Sotto molti aspetti, la posizione finanziaria netta negativa degli Stati Uniti si riflette negli attivi strutturali accumulati dal gruppo dei creditori, che riunisce Paesi come Cina, Giappone, Germania, Corea del Sud, Canada, Svizzera, Arabia Saudita e Russia. Parte assai rilevanti delle nazioni creditrici annovera gli Stati Uniti come destinazione dominante delle proprie esportazioni. Il discorso si applica soprattutto a Cina, Giappone e Germania, dotati di un saldo commerciale e finanziario pesantemente positivo con gli Stati Uniti, nonostante i rendimenti garantiti da questi ultimi agli stranieri risulti di gran lunga inferiore rispetto a quelli che gli investitori statunitensi ricavano dalle loro attività all’estero.

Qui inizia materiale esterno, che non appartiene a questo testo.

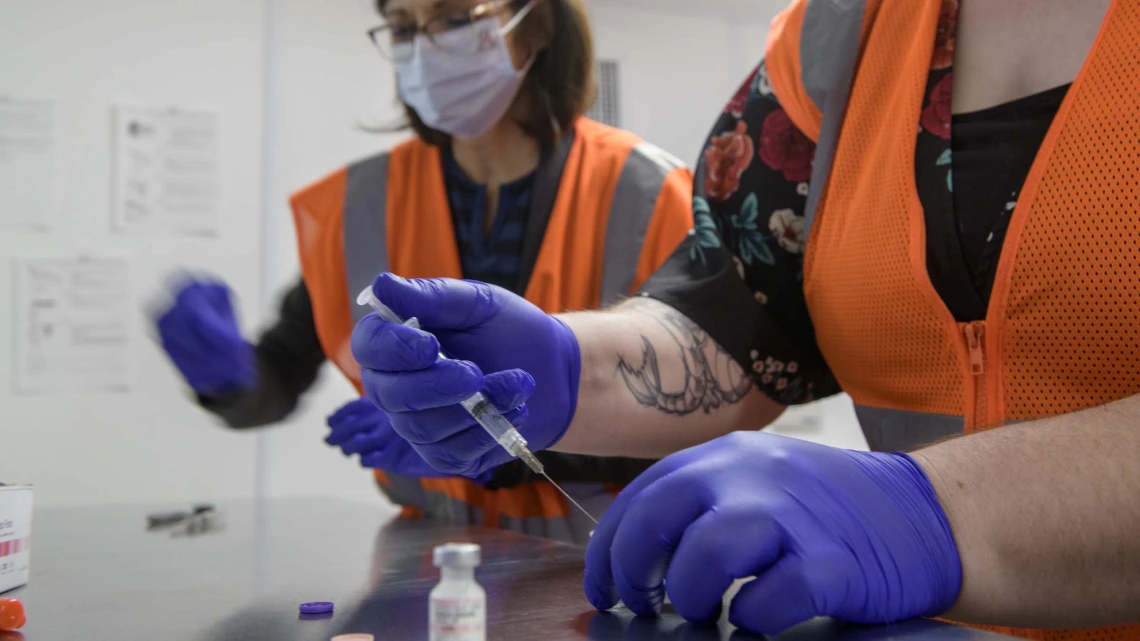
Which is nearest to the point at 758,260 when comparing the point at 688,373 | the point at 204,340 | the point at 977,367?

Lo certificano il saldo dei redditi internazionali da capitale, che per gli Stati Uniti è negativo per una quota compresa tra il 2 e il 2,5% del Pil, e la stessa posizione finanziaria netta degli Usa, che trimestre dopo trimestre vede le voci passive sovrastare in maniera sempre più netta quelle attive. Nel dicembre 2023, le attività estere degli Stati Uniti erano cresciute su base annua da 31.44 a 34,39 trilioni di dollari (+2,95 trilioni) ; le passività, da 47,70 a 54,25 trilioni (+6,55 trilioni).

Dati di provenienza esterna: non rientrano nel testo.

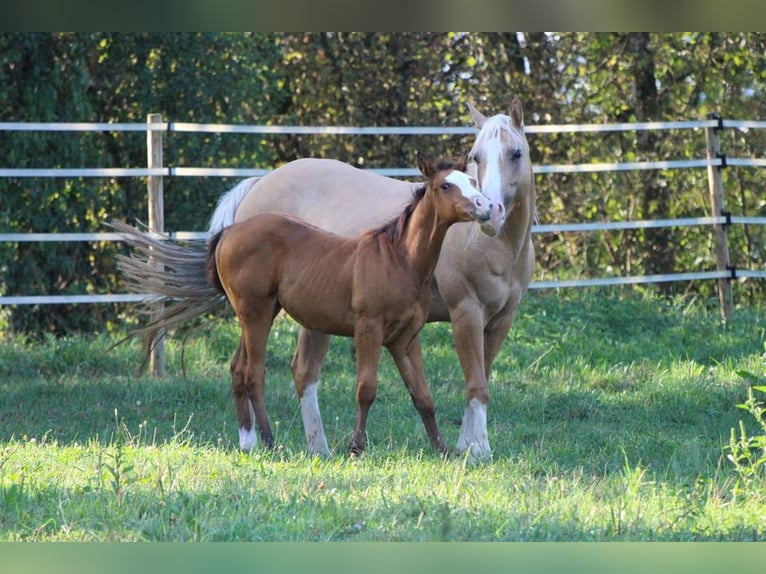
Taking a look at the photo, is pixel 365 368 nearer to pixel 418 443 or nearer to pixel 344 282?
pixel 344 282

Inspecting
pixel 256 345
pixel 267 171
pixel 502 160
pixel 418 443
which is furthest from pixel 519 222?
pixel 267 171

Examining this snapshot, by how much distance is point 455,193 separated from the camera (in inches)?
191

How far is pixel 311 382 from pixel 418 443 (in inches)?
27.4

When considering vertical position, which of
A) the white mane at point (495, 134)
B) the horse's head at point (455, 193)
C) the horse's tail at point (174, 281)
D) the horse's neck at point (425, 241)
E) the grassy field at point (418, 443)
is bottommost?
the grassy field at point (418, 443)

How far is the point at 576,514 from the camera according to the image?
141 inches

Simultaneamente, la media trimestrale si è attestata per il 2023 a quota 98,5 miliardi per quanto concerne gli investimenti diretti in entrata, a 303,2 miliardi in riferimento agli investimenti di portafoglio e a 62,6 miliardi relativamente alle altre forme di investimento (essenzialmente prestiti e mutui). Nell’intervallo compreso tra il 2020 e il 2023, le tre voci avevano registrato una media trimestrale pari (rispettivamente) a 91,8, 237 e 74, 8 miliardi. In quello compreso tra il 2010 e il 2019, si scende (rispettivamente) a 80,2, 125 e 32 miliardi. Si registra in altre parole una tendenza all’incremento dei flussi di capitale straniero negli Stati Uniti, con particolare riferimento agli investimenti di portafoglio (poco meno del 65% del totale) dati dagli acquisti stranieri di titoli del Tesoro, obbligazioni societarie e azioni al di sotto del 10% del capitale complessivo.

Nel 2023 si è assistito a una radicalizzazione di questo processo, trainata soprattutto dagli alleati internazionali degli Stati Uniti, vale a dire Giappone, Corea del Sud, Australia e Paesi membri dell’Unione Europea. A partire dalla Germania, il cui clima degli investimenti è stato letteralmente devastato dalle implicazioni del conflitto russo-ucraino. Risultato: se prima del febbraio 2022 avevano manifestato un certo livello di bidirezionalità, con l’adozione delle sanzioni, la recisione del legame energetico con la Federazione Russa e la destrutturazione dell’architettura di sicurezza europea i flussi transatlantici di capitale hanno assunto un senso univocamente favorevole agli Stati Uniti. Lo ha ammesso la stessa presidente della Commissione Europea Ursula Von der Leyen, che nel corso di una riunione straordinaria del Consiglio Europeo tenutasi lo scorso aprile ha confermato quanto già denunciato da Enrico Letta, secondo cui oltre il 30% circa dei 1.000 miliardi di euro che ogni anno defluiscono dall’Europa prendono la via degli Usa.

Le importazioni di capitali (non solo) europei hanno impresso una forte spinta propulsiva all’economia degli Stati Uniti, i quali hanno chiuso il 2023 con una crescita del Pil su base annua pari al 3,1%. Un incremento di 1,5 trilioni di dollari (da 25,35 a 26,85 trilioni), conseguito a fronte di un concomitante aumento del debito netto con l’estero di 3,59 trilioni di dollari (da 16,26 a 19,85 trilioni).

Segno che, a circa un secolo di distanza dalla sua formulazione (1916), l’osservazione di Lenin secondo cui «l’esportazione del capitale è parassitismo elevato al quadrato» può essere capovolta nel suo esatto contrario.